This is the year for Idaho to legalize hemp – Lewiston Morning Tribune


Idaho's rules on hemp remain hazy | Northwest - Lewiston Morning Tribune

This editorial was published by the Idaho Press of Nampa.

For a Legislature that typically touts reducing regulations and getting out of businesses’ way, the failure, thus far, to legalize hemp is perplexing.

Idaho is one of three states in the nation that doesn’t allow hemp production.

That needs to change this session. We urge lawmakers to pass a law paving the way for the growth, transportation and sale of hemp.

Idaho law, as is, puts up roadblocks not only to farmers, but to out-of-state businesses whose truckers would normally support Idaho stores and restaurants as they transport goods through the state.

“People generally avoid Idaho at all costs,” Ryan Shore, CEO of industrial hemp company Big Sky Scientific, told the Idaho Press in recent weeks. His company, which largely operates in Montana, sends shipments through Utah to get around Idaho.

The caution makes sense, considering the 2018 and 2019 arrests of three out-of-state truckers transporting industrial hemp through Idaho. In one of those cases, Shore lost $1.3 million worth of hemp to a police seizure, which led him to sue the state.

At least we’re not locking up truckers anymore, thanks to the governor’s temporary executive order. But now it’s time for Idaho to take the next step to become pro-business and pro-farmer in this industry.

Hemp, like marijuana, is cannabis, and both contain tetrahydrocannabinol or THC, the psychoactive ingredient in marijuana.
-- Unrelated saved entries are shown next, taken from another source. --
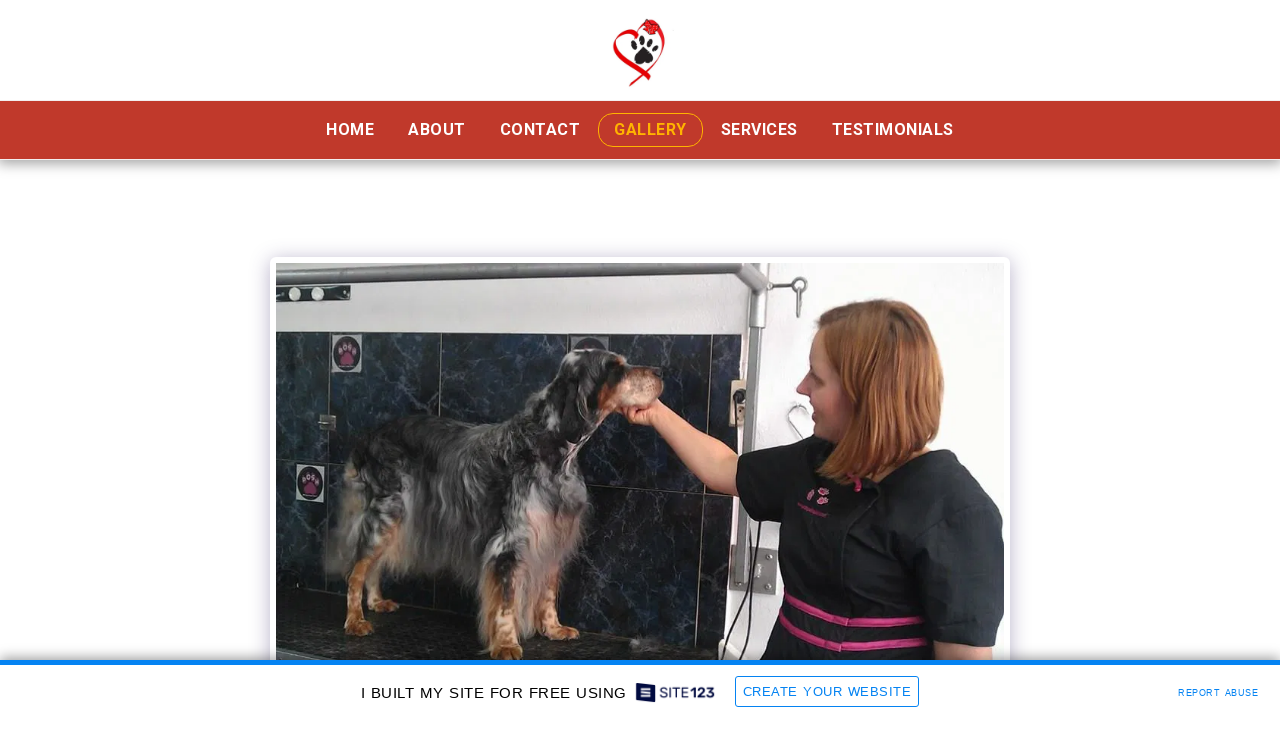

--- FILE ---
content_type: text/html; charset=UTF-8
request_url: https://46057.site123.me/gallery/item-id-57736d5da3899
body_size: 1806
content:
<!DOCTYPE html>
<html lang="en">
<head>
    <meta charset="utf-8">
    <meta name="viewport" content="width=device-width, initial-scale=1">
    <title></title>
    <style>
        body {
            font-family: "Arial";
        }
    </style>
    <script type="text/javascript">
    window.awsWafCookieDomainList = [];
    window.gokuProps = {
"key":"AQIDAHjcYu/GjX+QlghicBgQ/7bFaQZ+m5FKCMDnO+vTbNg96AE5HOOGxhyPHkcTrOn0uRUBAAAAfjB8BgkqhkiG9w0BBwagbzBtAgEAMGgGCSqGSIb3DQEHATAeBglghkgBZQMEAS4wEQQMxdetWO3TYmLaUFEWAgEQgDvL/RjWWtN4z9+Atm51r9aIVOcyw5X+J8j7jvq+uTqzvP9cMGSGJSXgHimKmRs2B/1JSve3L/GikJURyg==",
          "iv":"CgAHmDIryQAAAv+1",
          "context":"yq5T2CKWaxrbbJkFcNhvANDCWmeK3fe8UsX5Gpdng0D5oGdbLYXRUL2Rwti+t7qGqJVd4FlH2OvAG5HU0h64/uxv9qADLGShAebfm8LPjy4iNZJ2aY4u0SIT1V32Ky3oIz6pQGi2kvBo6B+WdXGEq5Q/Dc46xvYj9+mTqFLf7HhrwcnucvqQiez/I484H//RNRh05lGyLteOQIoGhtLJN+mAptncmA++qcbCy207+h6P4g97SjC00LNZ3fwVnRBNcVX0Mp7nSX2fpWbT3O9hsdyI1cJL4EqKeOWeG4xHYnHTB25TRyqjRKIqQq5HFrObmG+CYHmIHZYYM4LfVZvGdMCrCqRmcswuK2bJa+8w6vnxLuibvpVP5pM="
};
    </script>
    <script src="https://3ebe8aca4f86.70064874.us-east-1.token.awswaf.com/3ebe8aca4f86/37f16da8cb4d/d335e59f7b06/challenge.js"></script>
</head>
<body>
    <div id="challenge-container"></div>
    <script type="text/javascript">
        AwsWafIntegration.saveReferrer();
        AwsWafIntegration.checkForceRefresh().then((forceRefresh) => {
            if (forceRefresh) {
                AwsWafIntegration.forceRefreshToken().then(() => {
                    window.location.reload(true);
                });
            } else {
                AwsWafIntegration.getToken().then(() => {
                    window.location.reload(true);
                });
            }
        });
    </script>
    <noscript>
        <h1>JavaScript is disabled</h1>
        In order to continue, we need to verify that you're not a robot.
        This requires JavaScript. Enable JavaScript and then reload the page.
    </noscript>
</body>
</html>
As the Idaho Press has reported, hemp does not produce a high. The 2018 U.S. Farm Bill allows states to legalize the growth, purchase, possession and transport of hemp, so long as it contains 0.3 percent or less THC. Idaho, however, has not set up the legal framework to follow suit.

Still, Idaho farmers are ready to jump into the industry.

“I think you guys will be really good at growing it,” Shore told the Idaho Press on Dec. 27. “I’ve met plenty of Idaho farmers that are interested in doing it.”

Rep. Dorothy Moon, R-Stanley, one of the leaders in the effort to legalize hemp, said she’s heard the same thing from Idaho farmers. Additionally, the Idaho Farm Bureau Federation last month reaffirmed its support for allowing industrial hemp production in Idaho.

Gov. Brad Little said he’s not opposed to the crop — as long as “the production and shipping of industrial hemp is not a front to smuggle illicit drugs into and around Idaho,” a Nov. 19 statement from the governor’s office said.

That was a worry for police and prosecutors during hemp bill hearings throughout last year’s legislative sessions.

“There are NO roadside tests available to law enforcement to test whether a plant is hemp or marijuana on the street,” the Idaho Prosecuting Attorneys Association stated in a March 15 letter.

Moon, however, said at the time that a portable device to test THC levels does exist.

This session, we hope to see an answer to this question, along with the approval of past-due legislation that will open the door to Idaho’s hemp industry.